(Lines of data)
----------
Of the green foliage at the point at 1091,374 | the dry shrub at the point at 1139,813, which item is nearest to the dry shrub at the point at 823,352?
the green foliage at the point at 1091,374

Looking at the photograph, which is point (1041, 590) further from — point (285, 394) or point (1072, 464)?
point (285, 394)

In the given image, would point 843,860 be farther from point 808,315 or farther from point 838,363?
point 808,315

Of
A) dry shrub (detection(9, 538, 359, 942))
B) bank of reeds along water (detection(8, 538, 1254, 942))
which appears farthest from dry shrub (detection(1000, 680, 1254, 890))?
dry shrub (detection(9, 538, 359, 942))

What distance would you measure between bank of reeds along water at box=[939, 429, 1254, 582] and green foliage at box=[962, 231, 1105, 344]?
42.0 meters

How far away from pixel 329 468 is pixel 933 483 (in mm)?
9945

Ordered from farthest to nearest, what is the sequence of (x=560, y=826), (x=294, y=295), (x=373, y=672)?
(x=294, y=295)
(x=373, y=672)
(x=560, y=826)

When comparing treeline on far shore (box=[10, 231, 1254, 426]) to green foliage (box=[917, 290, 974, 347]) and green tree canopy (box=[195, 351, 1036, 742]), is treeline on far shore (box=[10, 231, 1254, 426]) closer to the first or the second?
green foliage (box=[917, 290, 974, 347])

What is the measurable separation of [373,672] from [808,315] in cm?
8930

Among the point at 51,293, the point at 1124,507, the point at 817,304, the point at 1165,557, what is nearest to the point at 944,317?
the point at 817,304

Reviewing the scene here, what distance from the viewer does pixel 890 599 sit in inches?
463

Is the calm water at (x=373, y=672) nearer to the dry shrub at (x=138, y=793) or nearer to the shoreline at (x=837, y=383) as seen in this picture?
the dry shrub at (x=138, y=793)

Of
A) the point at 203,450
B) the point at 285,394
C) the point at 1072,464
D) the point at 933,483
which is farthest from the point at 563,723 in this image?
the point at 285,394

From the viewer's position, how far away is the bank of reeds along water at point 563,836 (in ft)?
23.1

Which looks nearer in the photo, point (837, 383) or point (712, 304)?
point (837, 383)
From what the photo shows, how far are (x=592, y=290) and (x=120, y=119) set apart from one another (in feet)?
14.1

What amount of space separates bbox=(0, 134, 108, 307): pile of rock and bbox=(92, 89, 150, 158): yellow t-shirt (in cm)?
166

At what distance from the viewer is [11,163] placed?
----------
Aim of the exercise »
Repeat the listing exactly, from its first line to its last.

Complete output »
Of the green foliage at the point at 1091,374 | the dry shrub at the point at 1139,813, which item is nearest to the dry shrub at the point at 823,352?
the green foliage at the point at 1091,374

Looking at the photograph, which is point (1041, 590) further from — point (285, 394) or point (1072, 464)?
point (285, 394)

In the given image, would point 843,860 be farther from point 808,315 or farther from point 838,363?
point 808,315

Of
A) dry shrub (detection(9, 538, 359, 942))
B) bank of reeds along water (detection(8, 538, 1254, 942))
which appears farthest from dry shrub (detection(1000, 680, 1254, 890))?
dry shrub (detection(9, 538, 359, 942))

What distance would you measure between bank of reeds along water at box=[939, 429, 1254, 582] and green foliage at box=[962, 231, 1105, 344]?
42.0 meters

How far away from pixel 329 468 is pixel 933 483 (in mm)?
9945

Ordered from farthest to nearest, what is the sequence of (x=560, y=826), (x=294, y=295), (x=373, y=672)?
(x=294, y=295)
(x=373, y=672)
(x=560, y=826)

When comparing treeline on far shore (box=[10, 231, 1254, 426]) to green foliage (box=[917, 290, 974, 347]) and green tree canopy (box=[195, 351, 1036, 742]), is treeline on far shore (box=[10, 231, 1254, 426]) closer to the first or the second?
green foliage (box=[917, 290, 974, 347])

What is the measurable separation of [373,672] from [808,315] in cm?
8930

Among the point at 51,293, the point at 1124,507, the point at 817,304, the point at 1165,557, what is nearest to the point at 944,317?
the point at 817,304

Reviewing the scene here, what distance from the viewer does pixel 890 599 sit in inches?
463

Is the calm water at (x=373, y=672) nearer to the dry shrub at (x=138, y=793) or nearer to the shoreline at (x=837, y=383) as seen in this picture?
the dry shrub at (x=138, y=793)

Of
A) the point at 203,450
B) the point at 285,394
C) the point at 1072,464
D) the point at 933,483
which is farthest from the point at 563,723 in this image?
the point at 285,394

From the viewer's position, how far away is the bank of reeds along water at point 563,836 (in ft)?
23.1

Which looks nearer in the photo, point (837, 383) or point (712, 304)?
point (837, 383)
From what the photo shows, how far are (x=592, y=290) and (x=120, y=119) set apart from one another (in feet)?
14.1

What amount of space separates bbox=(0, 134, 108, 307): pile of rock and bbox=(92, 89, 150, 158): yellow t-shirt (in cm)?
166

At what distance from the viewer is [11,163] placed?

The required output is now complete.